(Aufgabe 1):
Ziehe aus den Datensätzen jede Zeile heraus, in der das Wort „skate“ vorkommt.

(Textauszug):
# Teich mit Nachbarn auf beiden offenen Grundstücken gebaut - Haftungsfrage



## luischen (22. Feb. 2010)

Wir haben vor knapp 15 Jahren mit unserem Nachbarn RH einen wunderschönen 45 qm großen Teich gebaucht, der in der Grundstücksmitte angelegt und zu beiden Seiten ausläuft. Wir haben seinerzeit dem äußeren Nachbarn, der Kleinkinder hatte, gemeinsam einen Zaun gebaut. Da unsere Grundstücke ansonsten nicht frei zugänglich sind, und wir keine weitere Verkehrssicherungspflicht beachten mußten, sind wir sehr glücklich mit unserem Teich. Allerdings hat der Sohn des Nachbarn inzwischen geheiratet - und er bewohnt mit seiner schwangeren Frau die Souterrainwohnung im Haus unseres Nachbarn. Die junge werdene Mutter sprach mic gestern an, wir müßten dann mal überlegen, was wir mit dem Teich machen, bzw. uns zusammensetzen, wenn das Baby da ist und sich den Garten erkunden will. Das junge Paar, beide Studenten, werden wohl erstmal bei Nachbar wohnen bleiben. Da wir damals keine Kleinkinder mehr hatten, haben wir auch die Grenze offen mit Bepflanzung gestaltet, also findet nun das bbald geborene und bald Kleinkind immer wieder Möglichkeiten, zwischen den Grundstücken zu krabbeln, zu laufen. Ich hätte nie einen vermauerten Teich haben mögen, muss ich nach der Vorgeschichte denn jetzt plötzlich auch a) finanziell mit absichern; muss überhaupt für die neuen Untermieter (nenn sie jetzt mal so, also Nachbars kinder mit Enkel) absichern, und b) wie kann man überhaupt richtig absichern bei einem geschwungenen Teich, der eine solche Größe hat?

(Datenmaterial):

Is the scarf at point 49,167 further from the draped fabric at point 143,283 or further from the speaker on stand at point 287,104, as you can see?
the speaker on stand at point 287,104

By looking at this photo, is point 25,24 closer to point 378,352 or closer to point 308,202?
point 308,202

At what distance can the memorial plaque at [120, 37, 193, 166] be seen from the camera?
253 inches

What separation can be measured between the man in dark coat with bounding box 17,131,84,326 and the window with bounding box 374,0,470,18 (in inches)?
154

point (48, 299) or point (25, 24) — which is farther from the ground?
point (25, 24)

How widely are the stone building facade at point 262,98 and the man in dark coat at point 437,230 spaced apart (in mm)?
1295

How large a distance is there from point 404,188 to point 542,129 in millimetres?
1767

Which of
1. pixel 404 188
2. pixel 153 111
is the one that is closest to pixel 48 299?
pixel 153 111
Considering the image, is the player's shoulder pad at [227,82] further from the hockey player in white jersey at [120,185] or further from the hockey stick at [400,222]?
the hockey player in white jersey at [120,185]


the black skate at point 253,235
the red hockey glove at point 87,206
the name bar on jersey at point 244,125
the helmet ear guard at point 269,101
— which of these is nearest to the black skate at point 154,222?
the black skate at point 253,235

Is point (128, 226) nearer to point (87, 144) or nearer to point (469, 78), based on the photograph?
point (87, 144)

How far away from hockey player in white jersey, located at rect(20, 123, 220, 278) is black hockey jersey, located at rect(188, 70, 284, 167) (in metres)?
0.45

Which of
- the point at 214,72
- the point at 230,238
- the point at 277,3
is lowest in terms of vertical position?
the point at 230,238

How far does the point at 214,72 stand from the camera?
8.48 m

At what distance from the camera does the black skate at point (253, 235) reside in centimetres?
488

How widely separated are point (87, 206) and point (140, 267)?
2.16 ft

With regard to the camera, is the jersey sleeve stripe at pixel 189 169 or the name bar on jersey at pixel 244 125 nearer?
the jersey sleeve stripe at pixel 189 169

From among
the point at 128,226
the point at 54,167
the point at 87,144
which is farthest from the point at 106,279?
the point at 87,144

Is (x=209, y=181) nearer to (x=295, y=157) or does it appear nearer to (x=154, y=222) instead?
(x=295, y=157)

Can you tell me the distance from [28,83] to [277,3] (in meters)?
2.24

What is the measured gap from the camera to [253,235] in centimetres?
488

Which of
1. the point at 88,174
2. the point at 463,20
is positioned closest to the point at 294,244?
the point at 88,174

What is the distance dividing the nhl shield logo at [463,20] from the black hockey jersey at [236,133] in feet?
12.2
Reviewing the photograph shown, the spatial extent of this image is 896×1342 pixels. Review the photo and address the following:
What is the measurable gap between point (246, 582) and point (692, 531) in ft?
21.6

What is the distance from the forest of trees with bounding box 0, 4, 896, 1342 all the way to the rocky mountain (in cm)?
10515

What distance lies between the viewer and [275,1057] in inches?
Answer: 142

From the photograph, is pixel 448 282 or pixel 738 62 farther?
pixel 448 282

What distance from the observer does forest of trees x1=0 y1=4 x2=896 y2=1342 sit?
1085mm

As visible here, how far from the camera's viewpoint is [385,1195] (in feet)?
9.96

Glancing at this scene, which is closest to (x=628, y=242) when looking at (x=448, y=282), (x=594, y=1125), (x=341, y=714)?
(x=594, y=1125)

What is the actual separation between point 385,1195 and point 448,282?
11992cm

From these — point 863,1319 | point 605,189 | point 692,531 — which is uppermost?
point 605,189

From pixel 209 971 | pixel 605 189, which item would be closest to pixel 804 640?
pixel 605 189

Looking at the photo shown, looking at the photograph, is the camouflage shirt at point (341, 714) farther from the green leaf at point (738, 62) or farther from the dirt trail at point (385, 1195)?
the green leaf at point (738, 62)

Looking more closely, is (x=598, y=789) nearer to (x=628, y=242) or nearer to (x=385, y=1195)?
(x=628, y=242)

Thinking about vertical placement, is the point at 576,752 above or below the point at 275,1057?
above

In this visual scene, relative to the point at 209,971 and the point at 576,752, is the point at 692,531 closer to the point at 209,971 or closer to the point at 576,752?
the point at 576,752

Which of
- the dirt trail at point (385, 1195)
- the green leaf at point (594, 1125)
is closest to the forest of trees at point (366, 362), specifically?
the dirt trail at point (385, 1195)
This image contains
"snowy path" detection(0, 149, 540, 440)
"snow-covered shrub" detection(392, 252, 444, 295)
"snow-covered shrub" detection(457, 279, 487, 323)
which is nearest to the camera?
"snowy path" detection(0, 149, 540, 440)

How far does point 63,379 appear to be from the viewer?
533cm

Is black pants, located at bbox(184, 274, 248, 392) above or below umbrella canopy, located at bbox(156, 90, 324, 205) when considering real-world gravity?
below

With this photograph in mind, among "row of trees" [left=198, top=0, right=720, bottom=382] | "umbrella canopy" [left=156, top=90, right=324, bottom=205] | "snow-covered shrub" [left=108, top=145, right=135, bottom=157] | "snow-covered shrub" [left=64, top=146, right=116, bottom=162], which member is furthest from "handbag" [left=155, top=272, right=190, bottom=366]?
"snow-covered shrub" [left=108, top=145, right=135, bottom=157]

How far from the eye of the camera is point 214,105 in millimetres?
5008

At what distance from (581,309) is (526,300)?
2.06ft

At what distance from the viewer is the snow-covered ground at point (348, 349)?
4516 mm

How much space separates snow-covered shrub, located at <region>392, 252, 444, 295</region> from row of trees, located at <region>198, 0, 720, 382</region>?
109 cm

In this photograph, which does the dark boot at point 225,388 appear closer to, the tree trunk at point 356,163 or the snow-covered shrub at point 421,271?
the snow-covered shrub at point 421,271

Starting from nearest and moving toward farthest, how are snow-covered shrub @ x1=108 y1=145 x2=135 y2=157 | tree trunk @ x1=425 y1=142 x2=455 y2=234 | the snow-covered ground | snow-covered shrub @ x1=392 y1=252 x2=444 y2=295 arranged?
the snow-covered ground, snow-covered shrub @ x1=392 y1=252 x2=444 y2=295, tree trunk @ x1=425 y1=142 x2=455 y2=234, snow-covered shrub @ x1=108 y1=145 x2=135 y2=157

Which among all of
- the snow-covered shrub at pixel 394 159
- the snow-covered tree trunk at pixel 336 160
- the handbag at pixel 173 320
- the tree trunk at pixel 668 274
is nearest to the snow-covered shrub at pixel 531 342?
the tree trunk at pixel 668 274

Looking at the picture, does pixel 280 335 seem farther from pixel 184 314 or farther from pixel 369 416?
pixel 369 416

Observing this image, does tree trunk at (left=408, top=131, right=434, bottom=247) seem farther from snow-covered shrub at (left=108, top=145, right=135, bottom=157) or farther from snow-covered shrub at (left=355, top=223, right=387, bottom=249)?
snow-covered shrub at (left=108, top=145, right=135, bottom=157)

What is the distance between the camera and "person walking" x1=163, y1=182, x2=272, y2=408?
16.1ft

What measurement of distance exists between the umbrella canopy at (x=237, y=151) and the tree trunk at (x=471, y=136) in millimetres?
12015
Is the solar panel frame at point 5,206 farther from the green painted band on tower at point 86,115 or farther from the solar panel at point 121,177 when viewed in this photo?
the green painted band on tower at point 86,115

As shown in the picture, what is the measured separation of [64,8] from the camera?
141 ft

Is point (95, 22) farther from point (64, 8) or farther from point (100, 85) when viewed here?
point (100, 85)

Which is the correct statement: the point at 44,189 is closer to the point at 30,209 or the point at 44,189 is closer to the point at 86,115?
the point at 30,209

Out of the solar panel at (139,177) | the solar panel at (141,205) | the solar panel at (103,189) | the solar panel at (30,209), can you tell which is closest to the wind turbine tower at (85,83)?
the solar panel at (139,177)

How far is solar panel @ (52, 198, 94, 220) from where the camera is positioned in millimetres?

(Aufgabe 2):
Welche Angaben zu Größe, Lage und Form des Teichs enthält der Forumsbeitrag? Zähle sie vollständig auf.

(Lösung 1):
the black skate at point 253,235
— which of these is nearest to the black skate at point 154,222?
the black skate at point 253,235
At what distance from the camera does the black skate at point (253, 235) reside in centimetres?

(Lösung 2):
- 45 qm groß
- in der Grundstücksmitte angelegt
- läuft zu beiden Seiten aus
- geschwungen